A produção de Batman Ninja começou em 2014, e tinha como premissa a incorporação de elementos técnicos, estéticos e nuances narrativas das animações japonesas, partindo do seguinte princípio: Gorila Grodd está no momento final de um grande experimento. Ele inventou um dispositivo, uma máquina do tempo que irá lançar os criminosos de Gotham para diversos lugares do mundo, em tempos distintos. Na noite em que o plano é executado, uma série de figurões criminosos de Gotham está no lugar, assim como a Batfamília, tentando impedir a loucura do primata-gênio. Claro que a coisa toda dá errado e todos vão parar no Japão, com intervalo de chegada relativamente diferente de um para o outro.

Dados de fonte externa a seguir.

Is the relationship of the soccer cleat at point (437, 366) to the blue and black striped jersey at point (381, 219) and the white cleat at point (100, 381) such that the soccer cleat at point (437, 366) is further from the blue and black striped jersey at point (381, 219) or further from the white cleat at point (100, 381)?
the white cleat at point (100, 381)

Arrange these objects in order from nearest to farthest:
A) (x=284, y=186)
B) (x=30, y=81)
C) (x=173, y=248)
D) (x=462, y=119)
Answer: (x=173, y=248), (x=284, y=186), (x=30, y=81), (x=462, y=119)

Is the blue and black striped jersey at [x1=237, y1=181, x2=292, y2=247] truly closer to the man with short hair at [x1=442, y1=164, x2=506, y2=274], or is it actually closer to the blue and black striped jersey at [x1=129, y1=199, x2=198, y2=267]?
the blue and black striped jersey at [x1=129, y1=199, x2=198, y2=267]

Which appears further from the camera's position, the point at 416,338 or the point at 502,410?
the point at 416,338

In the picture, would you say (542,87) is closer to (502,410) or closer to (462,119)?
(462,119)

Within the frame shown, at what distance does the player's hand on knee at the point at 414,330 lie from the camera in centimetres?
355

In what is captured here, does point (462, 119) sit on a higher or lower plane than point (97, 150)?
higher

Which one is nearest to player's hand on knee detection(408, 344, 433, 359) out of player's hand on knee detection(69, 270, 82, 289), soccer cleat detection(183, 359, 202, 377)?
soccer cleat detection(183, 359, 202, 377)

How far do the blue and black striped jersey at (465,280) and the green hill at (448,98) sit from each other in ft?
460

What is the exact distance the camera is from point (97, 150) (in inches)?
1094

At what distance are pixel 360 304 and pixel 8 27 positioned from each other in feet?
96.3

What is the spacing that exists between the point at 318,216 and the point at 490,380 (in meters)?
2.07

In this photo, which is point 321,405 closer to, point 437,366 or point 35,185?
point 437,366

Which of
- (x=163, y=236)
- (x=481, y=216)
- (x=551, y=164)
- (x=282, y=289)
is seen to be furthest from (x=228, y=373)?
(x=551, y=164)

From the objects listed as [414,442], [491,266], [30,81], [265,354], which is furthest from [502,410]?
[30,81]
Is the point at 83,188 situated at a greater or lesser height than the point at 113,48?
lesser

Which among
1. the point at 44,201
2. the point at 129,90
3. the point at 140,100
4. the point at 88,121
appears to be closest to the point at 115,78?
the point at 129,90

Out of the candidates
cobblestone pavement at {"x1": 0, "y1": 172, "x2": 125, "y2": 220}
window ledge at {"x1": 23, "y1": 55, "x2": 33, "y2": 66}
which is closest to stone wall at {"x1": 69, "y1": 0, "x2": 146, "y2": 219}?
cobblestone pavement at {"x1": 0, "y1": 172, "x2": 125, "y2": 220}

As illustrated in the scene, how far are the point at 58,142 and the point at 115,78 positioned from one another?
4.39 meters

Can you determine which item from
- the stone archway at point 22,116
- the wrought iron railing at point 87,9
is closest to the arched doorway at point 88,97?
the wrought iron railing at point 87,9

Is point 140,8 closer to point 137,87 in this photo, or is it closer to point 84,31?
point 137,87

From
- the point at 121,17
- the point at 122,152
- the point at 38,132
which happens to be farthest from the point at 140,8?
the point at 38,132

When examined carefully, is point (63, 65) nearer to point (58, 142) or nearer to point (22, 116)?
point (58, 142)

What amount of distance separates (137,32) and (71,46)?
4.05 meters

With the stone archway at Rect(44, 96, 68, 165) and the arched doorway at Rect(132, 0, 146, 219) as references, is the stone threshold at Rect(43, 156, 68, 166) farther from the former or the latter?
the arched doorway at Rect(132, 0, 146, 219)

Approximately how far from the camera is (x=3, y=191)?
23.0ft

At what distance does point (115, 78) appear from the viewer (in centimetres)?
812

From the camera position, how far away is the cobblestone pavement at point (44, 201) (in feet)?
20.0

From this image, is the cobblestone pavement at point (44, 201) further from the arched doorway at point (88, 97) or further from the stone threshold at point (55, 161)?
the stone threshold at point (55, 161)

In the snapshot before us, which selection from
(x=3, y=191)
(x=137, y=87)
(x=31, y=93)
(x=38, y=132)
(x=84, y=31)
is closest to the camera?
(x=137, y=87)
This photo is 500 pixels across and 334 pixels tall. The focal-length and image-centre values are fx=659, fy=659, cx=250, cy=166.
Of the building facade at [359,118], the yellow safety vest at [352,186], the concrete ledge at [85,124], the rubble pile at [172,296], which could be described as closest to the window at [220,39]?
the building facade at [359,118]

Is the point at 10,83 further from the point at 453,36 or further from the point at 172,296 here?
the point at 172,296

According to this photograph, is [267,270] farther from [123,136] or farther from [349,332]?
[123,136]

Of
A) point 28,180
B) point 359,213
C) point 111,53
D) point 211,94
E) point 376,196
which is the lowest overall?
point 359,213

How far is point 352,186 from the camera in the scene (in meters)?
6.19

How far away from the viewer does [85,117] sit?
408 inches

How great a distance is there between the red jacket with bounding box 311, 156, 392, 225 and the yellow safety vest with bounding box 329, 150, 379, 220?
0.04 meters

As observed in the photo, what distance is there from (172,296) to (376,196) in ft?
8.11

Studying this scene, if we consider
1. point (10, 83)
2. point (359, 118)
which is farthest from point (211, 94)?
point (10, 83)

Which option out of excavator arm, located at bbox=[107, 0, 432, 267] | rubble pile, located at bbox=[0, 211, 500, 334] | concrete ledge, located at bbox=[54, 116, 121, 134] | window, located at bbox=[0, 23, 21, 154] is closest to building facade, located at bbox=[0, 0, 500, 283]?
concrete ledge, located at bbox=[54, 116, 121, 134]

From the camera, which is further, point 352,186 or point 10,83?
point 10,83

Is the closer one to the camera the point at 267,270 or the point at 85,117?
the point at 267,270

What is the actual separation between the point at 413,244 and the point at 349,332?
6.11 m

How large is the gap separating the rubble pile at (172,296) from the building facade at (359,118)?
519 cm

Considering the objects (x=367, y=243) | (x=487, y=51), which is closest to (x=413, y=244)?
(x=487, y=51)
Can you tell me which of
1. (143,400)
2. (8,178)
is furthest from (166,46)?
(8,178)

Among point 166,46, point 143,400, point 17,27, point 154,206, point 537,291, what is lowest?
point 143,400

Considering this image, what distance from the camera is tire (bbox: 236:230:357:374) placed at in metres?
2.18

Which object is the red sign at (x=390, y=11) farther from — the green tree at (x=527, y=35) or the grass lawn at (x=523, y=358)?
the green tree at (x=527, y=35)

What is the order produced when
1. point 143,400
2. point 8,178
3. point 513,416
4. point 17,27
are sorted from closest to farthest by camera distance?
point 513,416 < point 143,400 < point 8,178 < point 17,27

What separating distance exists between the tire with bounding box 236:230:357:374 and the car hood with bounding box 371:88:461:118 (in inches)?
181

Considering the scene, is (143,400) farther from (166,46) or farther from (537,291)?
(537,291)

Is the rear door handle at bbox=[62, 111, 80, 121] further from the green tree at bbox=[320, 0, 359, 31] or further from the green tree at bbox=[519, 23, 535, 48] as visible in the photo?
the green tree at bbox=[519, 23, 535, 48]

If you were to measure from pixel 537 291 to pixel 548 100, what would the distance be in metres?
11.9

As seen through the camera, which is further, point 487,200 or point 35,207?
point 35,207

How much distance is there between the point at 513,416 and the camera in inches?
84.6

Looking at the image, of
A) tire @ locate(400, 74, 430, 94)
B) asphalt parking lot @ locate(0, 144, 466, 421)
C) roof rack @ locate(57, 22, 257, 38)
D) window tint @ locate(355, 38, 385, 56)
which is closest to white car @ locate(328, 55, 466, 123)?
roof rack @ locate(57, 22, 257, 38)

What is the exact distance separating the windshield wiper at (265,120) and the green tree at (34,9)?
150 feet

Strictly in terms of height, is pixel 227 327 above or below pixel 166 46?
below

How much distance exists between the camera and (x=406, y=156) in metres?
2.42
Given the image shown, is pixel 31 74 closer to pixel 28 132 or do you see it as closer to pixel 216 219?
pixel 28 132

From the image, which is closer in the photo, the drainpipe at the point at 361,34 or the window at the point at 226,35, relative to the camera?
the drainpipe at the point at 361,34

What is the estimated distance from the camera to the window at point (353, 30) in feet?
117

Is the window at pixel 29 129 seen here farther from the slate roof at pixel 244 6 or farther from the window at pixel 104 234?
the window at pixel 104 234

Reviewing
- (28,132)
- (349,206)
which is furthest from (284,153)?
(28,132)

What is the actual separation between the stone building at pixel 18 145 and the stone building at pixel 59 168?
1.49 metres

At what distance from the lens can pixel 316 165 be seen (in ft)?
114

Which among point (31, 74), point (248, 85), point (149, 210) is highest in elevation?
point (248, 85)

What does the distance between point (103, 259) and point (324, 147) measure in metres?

O roteiro aqui é assinado por Kazuki Nakashima (Kill La Kill) e seu trabalho é, no mínimo, insanamente interessante. Em primeiro lugar, destaca-se a forma engenhosa como cria as condições para a viagem no tempo e integra os mais diversos personagens, tanto do lado dos mocinhos, quanto do lado dos bandidos. Escrever um roteiro com muitos personagens conhecidos do público é sempre difícil, porque a cobrança de atuação orgânica para cada um é a primeira necessidade e a primeira coisa que o público vai querer ver. Nos primeiros 35 minutos da animação, Nakashima faz um trabalho praticamente impecável. Suas falhas aí são absolutamente pontuais e sequer arranham negativamente a superfície da obra. Até este ponto, nada que o roteiro nos trouxe parece “fora do lugar”. O uso de narração ocasional a partir de diversos pontos de vista e de diferentes técnicas (o benefício de ter um dos produtores de JoJo’s Bizarre Adventure: Stardust Crusaders na direção é este grande dinamismo de exposição) beneficiam a obra e nos mantém atentos o tempo inteiro. Então vem a apresentação dos clãs em disputa, com territórios dominados por Coringa & Arlequina; Grodd; Duas-Caras; Hera Venenosa, Pinguim e Pistoleiro. E as coisas começam a ficar problemáticas.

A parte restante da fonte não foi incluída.